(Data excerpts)
* * *

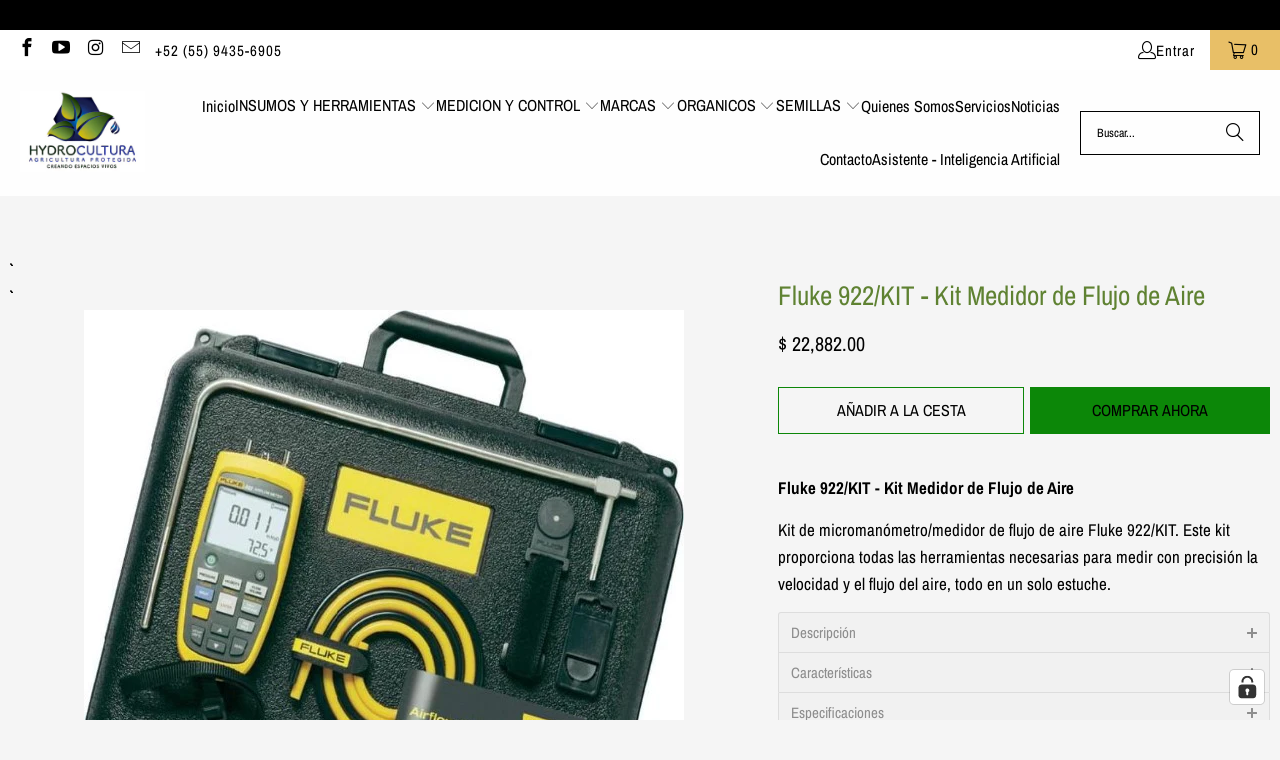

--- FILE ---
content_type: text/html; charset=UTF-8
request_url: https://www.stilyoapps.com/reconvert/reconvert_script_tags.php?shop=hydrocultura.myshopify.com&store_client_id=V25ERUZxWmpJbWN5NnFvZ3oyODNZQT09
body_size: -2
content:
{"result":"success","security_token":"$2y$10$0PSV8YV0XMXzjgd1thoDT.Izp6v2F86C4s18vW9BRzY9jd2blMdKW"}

* * *

What is needed is an exact retyping of every line from the one containing "body_size: -2" through the final line of the entries, and only those lines.

* [Task answer]
body_size: -2
content:
{"result":"success","security_token":"$2y$10$0PSV8YV0XMXzjgd1thoDT.Izp6v2F86C4s18vW9BRzY9jd2blMdKW"}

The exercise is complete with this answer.